ABSTRACT UNITED STATES SUPREME COURT DECISIONS-OCTOBER TERM, 1873.

CONTRACTS OF SETTLERS-HUSBAND AND WIFE.

1. Contracts made by actual settlers on the public lands concerning their possessory rights, and concerning the title to be acquired in future from the United States, are valid as between the parties to the contract, though there be at the time no act of congress by which the title may be acquired, and though the government is under no obligation to either of the parties in regard to the title, unless they are forbidden by some positive law. Lamb v. Davenport. Opinion by Miller, J.

2. The proviso of the Oregon donation act of 1850, which forbids the future sale of the settler's interest until a patent shall issue, so far from invalidating such contracts made before its passage, raises a strong implication in favor of their validity. Ib.

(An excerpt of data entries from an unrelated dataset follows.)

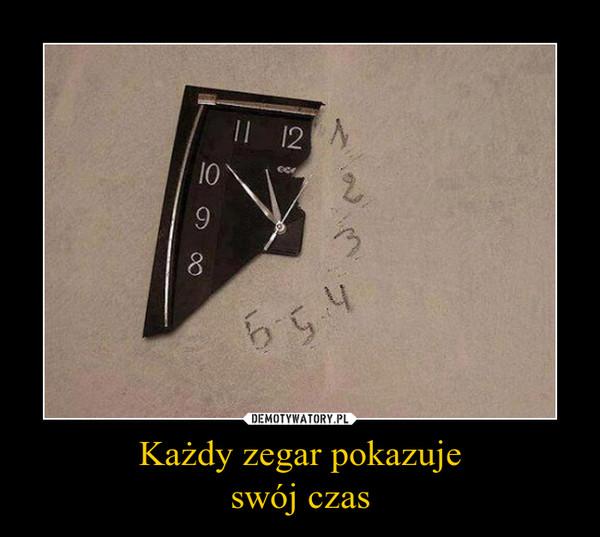 Każdy zegar pokazujeswój czas –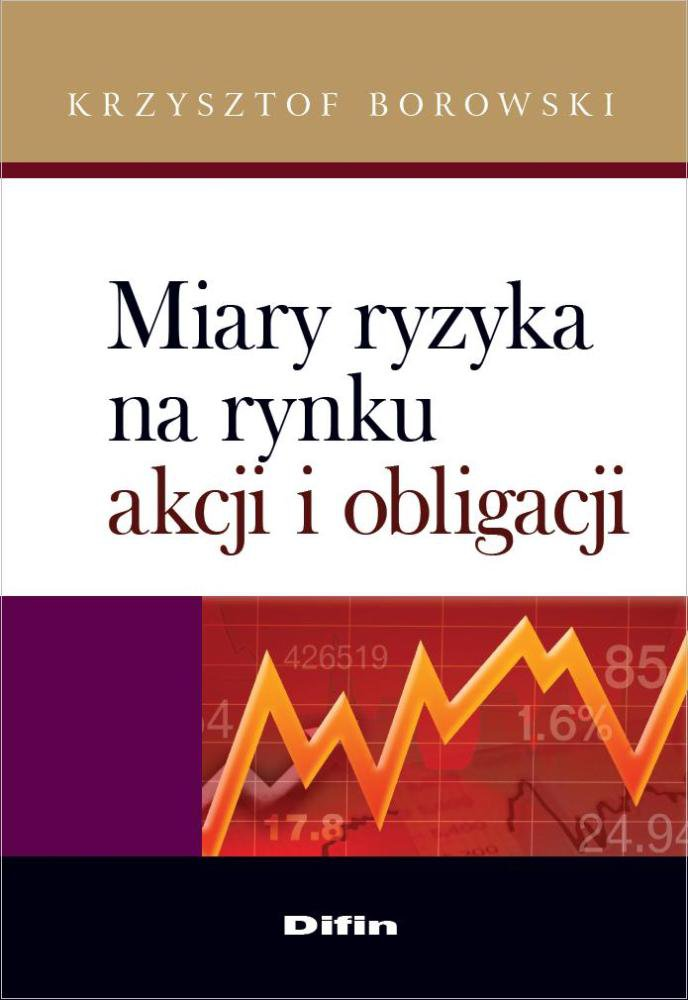 Miary ryzyka na rynku akcji i obligacji - Ebook (Książka PDF) do pobrania w formacie PDF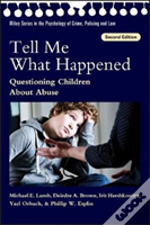 Tell Me What Happened 2nd Edition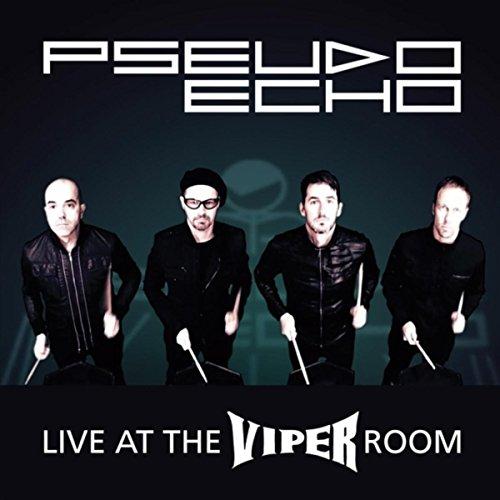 Pseudo Echo Live At The Viper Room
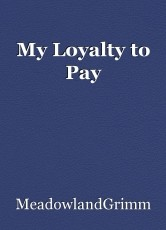 My Loyalty to Pay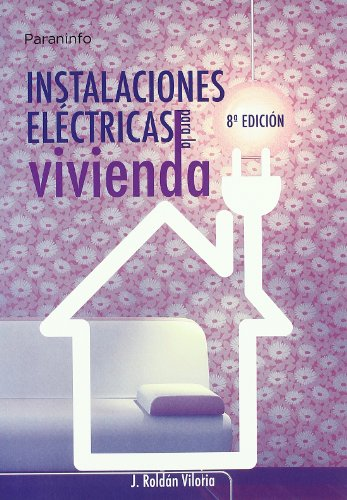 Instalaciones eléctricas para la vivienda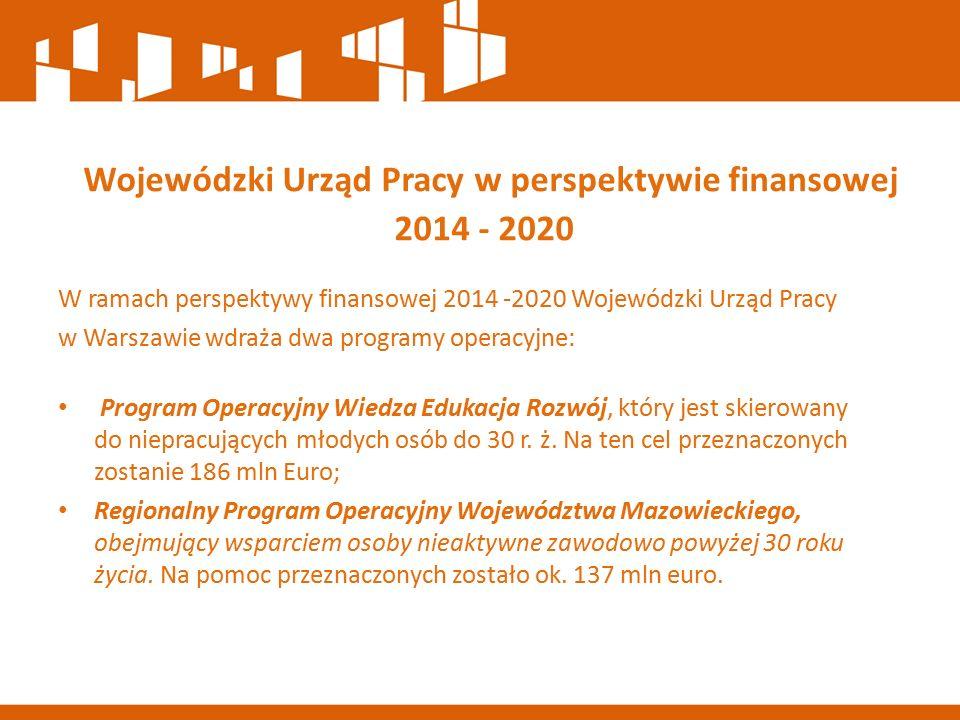 W ramach perspektywy finansowej 2014 -2020 Wojewódzki Urząd Pracy w Warszawie wdraża dwa programy operacyjne: Program Operacyjny Wiedza Edukacja Rozwój, który jest skierowany do niepracujących młodych osób do 30 r.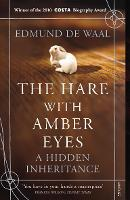 The Hare with Amber Eyes: A Hidden...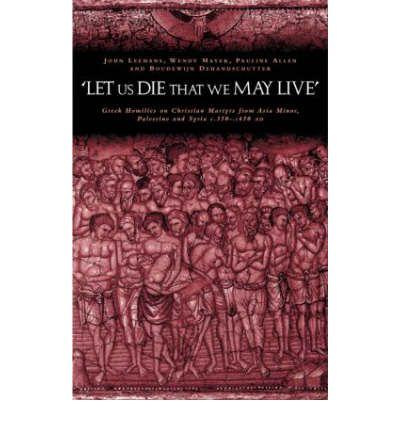 """Let Us Die That We May Live"": Greek Homilies on Christian Martyrs from Asia Minor, Palestine and Syria C.350-c.450 AD"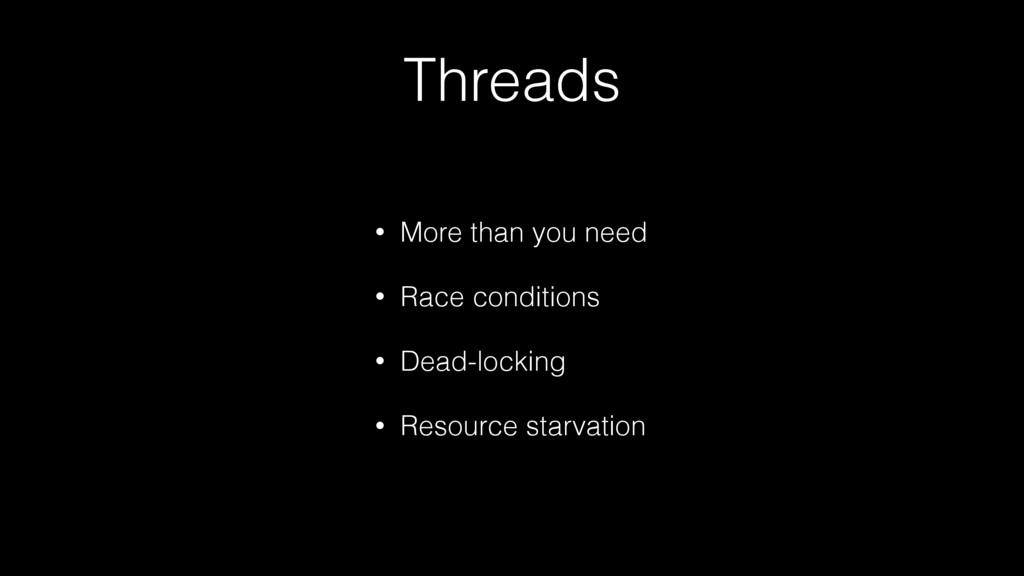Threads • More than you need • Race conditions ...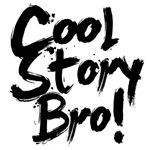Cool Story Bro FUNNY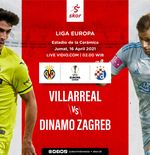 Link Live Streaming Liga Europa: Villarreal vs Dinamo Zagreb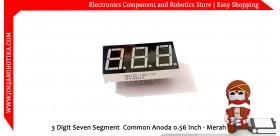 3 Digit Seven Segment Common Anoda 0.56 Inch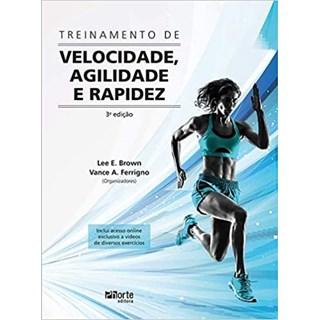 Livro - Treinamento de Velocidade, Agilidade e Rapidez - Brown - Phorte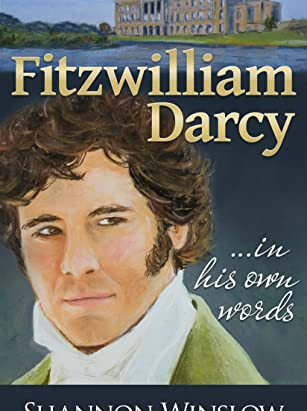 Book review- Fitzwilliam Darcy, in his own words, by Shannon Winslow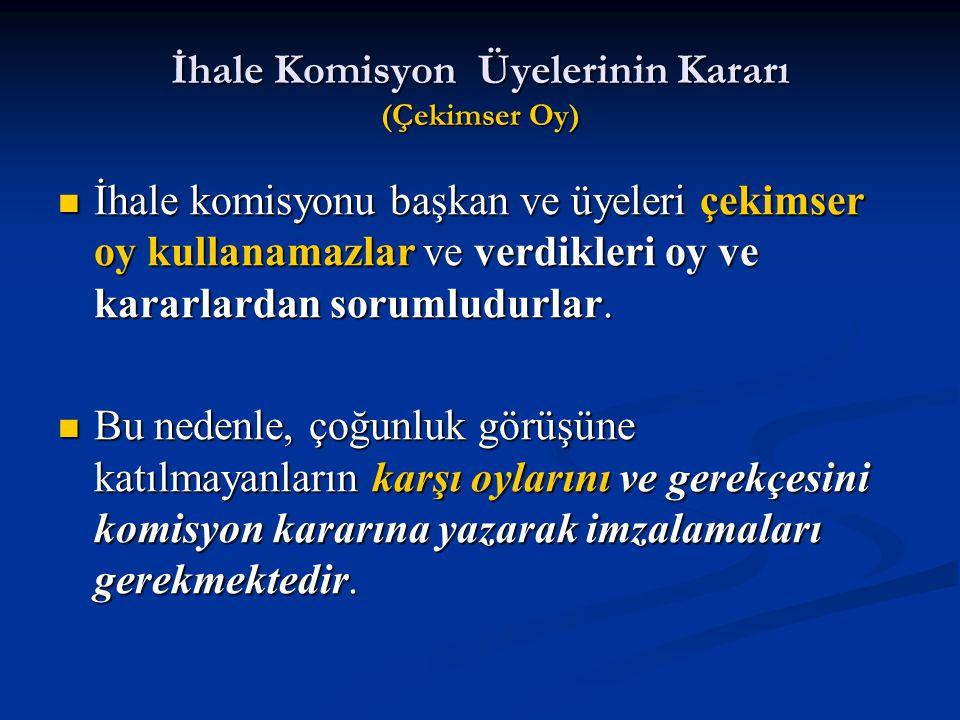 İhale Komisyon Üyelerinin Kararı (Çekimser Oy) İhale komisyonu başkan ve üyeleri çekimser oy kullanamazlar ve verdikleri oy ve kararlardan sorumludurl
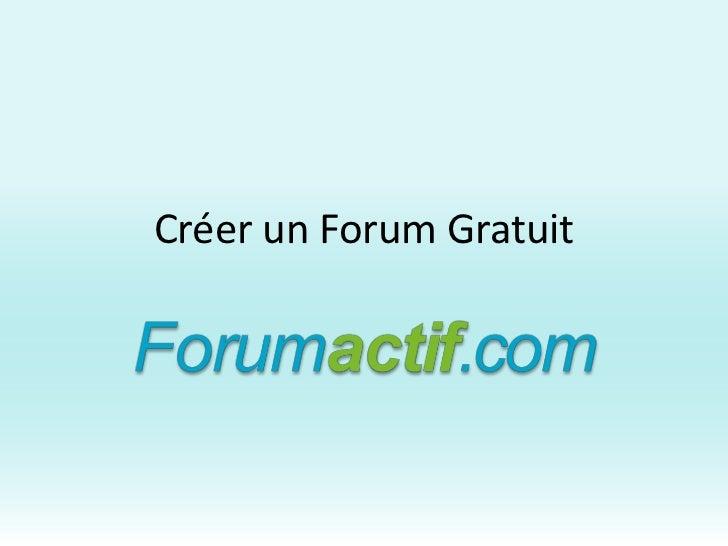 Créer un Forum Gratuit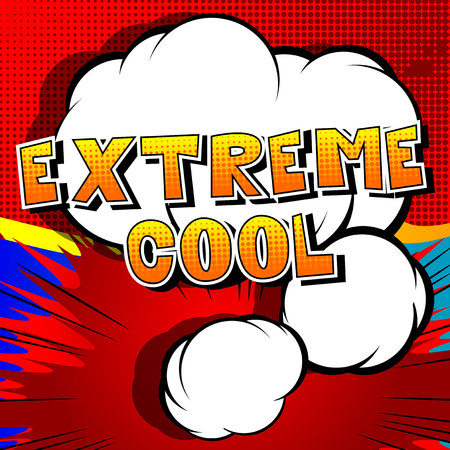 Extreme Cool - Comic book style word on abstract background.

3. Whether the husband or wife who takes as survivor the share of the deceased under the donation act, takes as purchaser or by inheritance, we hold that contracts of the husband concerning the equitable interest of the part allotted to him, made before the donation act was passed, are binding on the title which comes to his children by reason of a patent issued after the death of both husband and wife. Ib. JURISDICTION-INVESTING TRUST FUNDS IN CONFEDERATE BONDS ACTS OF STATES DURING CIVIL WAR.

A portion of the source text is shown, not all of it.